**YOUR TASK**
Below are the records; reproduce all of them exactly but without any images.

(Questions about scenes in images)

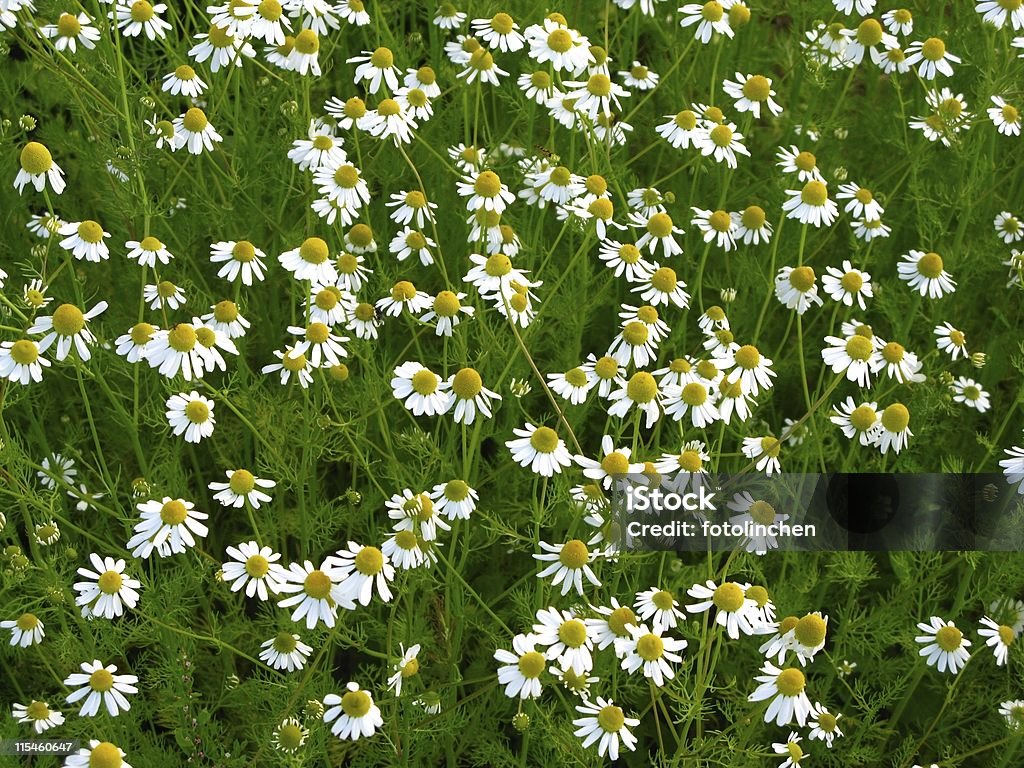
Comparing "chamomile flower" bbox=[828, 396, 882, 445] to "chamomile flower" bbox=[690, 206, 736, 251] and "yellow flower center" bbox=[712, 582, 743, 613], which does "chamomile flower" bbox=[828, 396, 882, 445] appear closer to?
"chamomile flower" bbox=[690, 206, 736, 251]

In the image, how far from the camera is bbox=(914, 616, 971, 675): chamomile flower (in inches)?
124

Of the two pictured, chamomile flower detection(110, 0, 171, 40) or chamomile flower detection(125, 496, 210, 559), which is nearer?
chamomile flower detection(125, 496, 210, 559)

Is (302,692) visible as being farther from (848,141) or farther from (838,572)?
(848,141)

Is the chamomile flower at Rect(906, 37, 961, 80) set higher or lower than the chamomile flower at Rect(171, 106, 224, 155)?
higher

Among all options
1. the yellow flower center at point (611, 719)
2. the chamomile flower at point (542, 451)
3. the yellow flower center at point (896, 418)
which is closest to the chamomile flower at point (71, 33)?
the chamomile flower at point (542, 451)

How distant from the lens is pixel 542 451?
9.48 ft

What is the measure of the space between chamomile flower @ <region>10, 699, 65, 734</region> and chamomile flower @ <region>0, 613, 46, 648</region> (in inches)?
6.5

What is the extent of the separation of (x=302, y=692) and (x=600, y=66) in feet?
7.82

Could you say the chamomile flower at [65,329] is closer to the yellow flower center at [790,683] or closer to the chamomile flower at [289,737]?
the chamomile flower at [289,737]

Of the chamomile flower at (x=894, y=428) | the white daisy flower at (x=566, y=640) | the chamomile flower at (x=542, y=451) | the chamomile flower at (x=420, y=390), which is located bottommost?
the white daisy flower at (x=566, y=640)

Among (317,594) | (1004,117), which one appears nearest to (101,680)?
(317,594)

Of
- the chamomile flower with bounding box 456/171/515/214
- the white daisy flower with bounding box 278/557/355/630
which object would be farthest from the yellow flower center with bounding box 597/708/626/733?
the chamomile flower with bounding box 456/171/515/214

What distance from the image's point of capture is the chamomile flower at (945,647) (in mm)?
3145

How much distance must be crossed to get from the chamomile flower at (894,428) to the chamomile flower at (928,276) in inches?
29.1
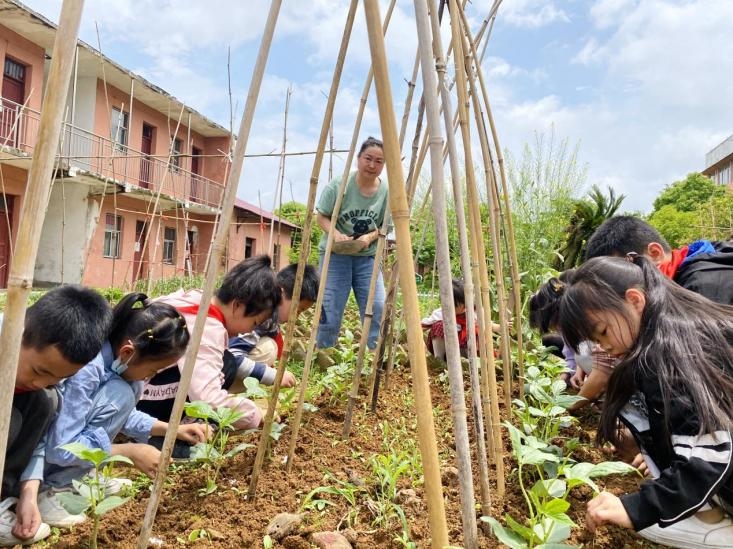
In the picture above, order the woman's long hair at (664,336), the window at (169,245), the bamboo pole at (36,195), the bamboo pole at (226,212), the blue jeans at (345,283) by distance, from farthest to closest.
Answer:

**REPLY**
Comparing "chamomile flower" bbox=[828, 396, 882, 445] to "chamomile flower" bbox=[690, 206, 736, 251] and "yellow flower center" bbox=[712, 582, 743, 613], which does "chamomile flower" bbox=[828, 396, 882, 445] appear closer to?
"chamomile flower" bbox=[690, 206, 736, 251]

In the image, how far from the camera is bbox=(914, 616, 971, 675): chamomile flower (in inches)?
124

Of the two pictured, chamomile flower detection(110, 0, 171, 40) or chamomile flower detection(125, 496, 210, 559), which is nearer?
chamomile flower detection(125, 496, 210, 559)

Is (302,692) visible as being farther from (848,141) or farther from (838,572)?
(848,141)

Is the chamomile flower at Rect(906, 37, 961, 80) set higher or lower than the chamomile flower at Rect(171, 106, 224, 155)?
higher

Among all options
1. the yellow flower center at point (611, 719)
2. the chamomile flower at point (542, 451)
3. the yellow flower center at point (896, 418)
which is closest to the chamomile flower at point (71, 33)?
the chamomile flower at point (542, 451)

How distant from the lens is pixel 542 451?
9.48 ft

What is the measure of the space between chamomile flower @ <region>10, 699, 65, 734</region> and chamomile flower @ <region>0, 613, 46, 648</region> (in inches)?
6.5

What is the extent of the separation of (x=302, y=692) and (x=600, y=66) in feet?
7.82

Could you say the chamomile flower at [65,329] is closer to the yellow flower center at [790,683] or closer to the chamomile flower at [289,737]?
the chamomile flower at [289,737]

Of the chamomile flower at (x=894, y=428) | the white daisy flower at (x=566, y=640) | the chamomile flower at (x=542, y=451) | the chamomile flower at (x=420, y=390), which is located bottommost?
the white daisy flower at (x=566, y=640)

Among (317,594) | (1004,117), which one appears nearest to (101,680)?
(317,594)

Of
- the chamomile flower with bounding box 456/171/515/214
- the white daisy flower with bounding box 278/557/355/630
which object would be farthest from the yellow flower center with bounding box 597/708/626/733?
the chamomile flower with bounding box 456/171/515/214

What distance from the image's point of capture is the chamomile flower at (945,647) (in mm)?
3145

How much distance must be crossed to get from the chamomile flower at (894,428) to the chamomile flower at (928,276) in inches?
29.1
In the picture above, order the woman's long hair at (664,336), the window at (169,245), the bamboo pole at (36,195), the bamboo pole at (226,212), the blue jeans at (345,283) by distance, from farthest to closest.
Answer:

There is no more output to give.